Building a Modern Alliance Network
Moving beyond Cold War rhetoric requires articulating what an alliance network actually looks like. A functional Indo-Pacific Alliance Network would operate on three key principles. First, variable partnership levels. Japan and Australia maintain comprehensive defence partnerships with full interoperability. The Philippines and Vietnam focus on specific capabilities like maritime domain awareness and coast guard cooperation. Indonesia and Pacific Island states engage through economic connectivity and capacity building, with no alignment requirement. Partners' autonomy and constraints are respected through their level of engagement. Secondly, the network should coordinate broad challenges, not just with regard to geographical containment. A technology coalition secures semiconductor supply chains. A maritime security network combats illegal fishing and offshore drilling. A humanitarian assistance framework pools disaster response capacity. Partners engage where interests align, without insurmountable pressure to participate everywhere. Finally, the network must provide permanent mechanisms without permanent alignment. For example, an Indo-Pacific security forum that would allow officials to receive consultation. Joint exercises that practice realistic scenarios such as public health crises, maritime incidents, or disaster relief, rather than just demonstrating military might. These would build trust through practical cooperation whilst allowing independent foreign policies. Engagement must be genuine. Partners must see their concerns shaping American strategy, not simply facilitating it.

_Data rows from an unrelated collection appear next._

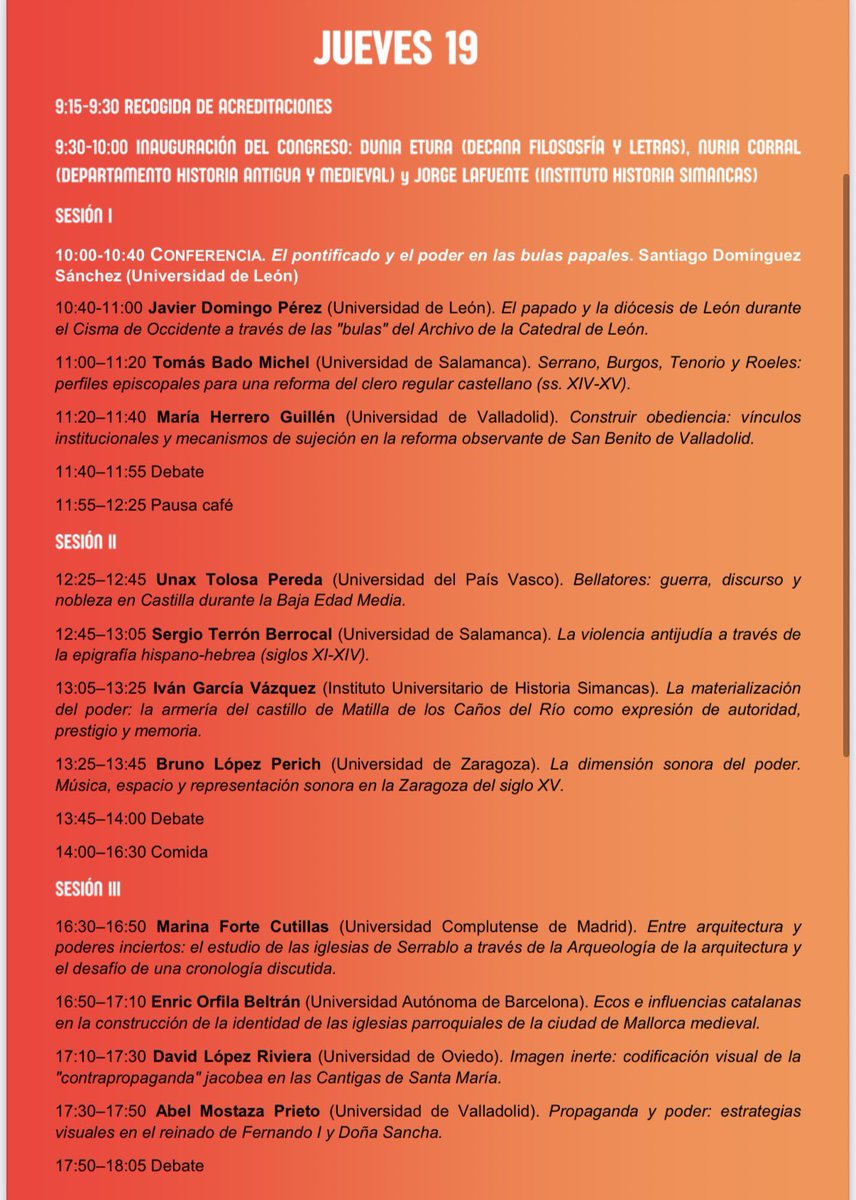 JUEVES 19

9:15-9:30 RECOGIDA DE ACREDITACIONES

9:30-10:00 INAUGURACIÓN DEL CONGRESO: DUNIA ETURA (DECANA FILOSOSFÍA Y LETRAS), NURIA CORRAL (DEPARTAMENTO HISTORIA ANTIGUA Y MEDIEVAL) y JORGE LAFUENTE (INSTITUTO HISTORIA SIMANCAS)

SESIÓN I

10:00-10:40 CONFERENCIA. El pontificado y el poder en las bulas papales. Santiago Domínguez Sánchez (Universidad de León)

10:40-11:00 Javier Domingo Pérez (Universidad de León). El papado y la diócesis de León durante el Cisma de Occidente a través de las "bulas" del Archivo de la Catedral de León.

11:00–11:20 Tomás Bado Michel (Universidad de Salamanca). Serrano, Burgos, Tenorio y Roeles: perfiles episcopales para una reforma del clero regular castellano (ss. XIV-XV).

11:20–11:40 María Herrero Guillén (Universidad de Valladolid). Construir obediencia: vínculos institucionales y mecanismos de sujeción en la reforma observante de San Benito de Valladolid.

11:40–11:55 Debate

11:55–12:25 Pausa café

SESIÓN II

12:25–12:45 Unax Tolosa Pereda (Universidad del País Vasco). Bellatores: guerra, discurso y nobleza en Castilla durante la Baja Edad Media.

12:45–13:05 Sergio Terrón Berrocal (Universidad de Salamanca). La violencia antijudía a través de la epigrafía hispano-hebrea (siglos XI-XIV).

13:05–13:25 Iván García Vázquez (Instituto Universitario de Historia Simancas). La materialización del poder: la armería del castillo de Matilla de los Caños del Río como expresión de autoridad, prestigio y memoria.

13:25–13:45 Bruno López Perich (Universidad de Zaragoza). La dimensión sonora del poder. Música, espacio y representación sonora en la Zaragoza del siglo XV.

13:45–14:00 Debate

14:00–16:30 Comida

SESIÓN III

16:30–16:50 Marina Forte Cutillas (Universidad Complutense de Madrid). Entre arquitectura y poderes inciertos: el estudio de las iglesias de Serrablo a través de la Arqueología de la arquitectura y el desafío de una cronología discutida.

16:50–17:10 Enric Orfila Beltrán (Universidad Autónoma de Barcelona). Ecos e influencias catalanas en la construcción de la identidad de las iglesias parroquiales de la ciudad de Mallorca medieval.

17:10–17:30 David López Riviera (Universidad de Oviedo). Imagen inerte: codificación visual de la "contrapropaganda" jacobea en las Cantigas de Santa María.

17:30–17:50 Abel Mostaza Prieto (Universidad de Valladolid). Propaganda y poder: estrategias visuales en el reinado de Fernando I y Doña Sancha.

17:50–18:05 Debate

The June 2025 carrier transit demonstrated that China can no longer be completely geographically contained. But this does not mean forward US military presence has become irrelevant. American presence remains essential to deter a Chinese fait accompli against Taiwan and prevent Beijing from using military coercion to reshape regional order. The amphibious capabilities that both sides are developing underscore that geography will remain militarily significant. However, maintaining credible forward presence requires partners who willingly enable American access, not partners who are coerced into allowing access. The Quad demonstrates that network-based cooperation can provide strategic value without Cold War rhetoric. By shifting to a modern Indo-Pacific alliance network that respects partner agency while still advancing shared interests, Washington can strengthen the relationships on which its strategy depends. Geography still matters; islands still provide strategic value, and forward presence remains essential. But the framework for understanding these realities must evolve beyond concepts that increasingly alienate the very partners America needs most. The Cold War ended more than three decades ago. American strategic rhetoric needs to catch up to reality.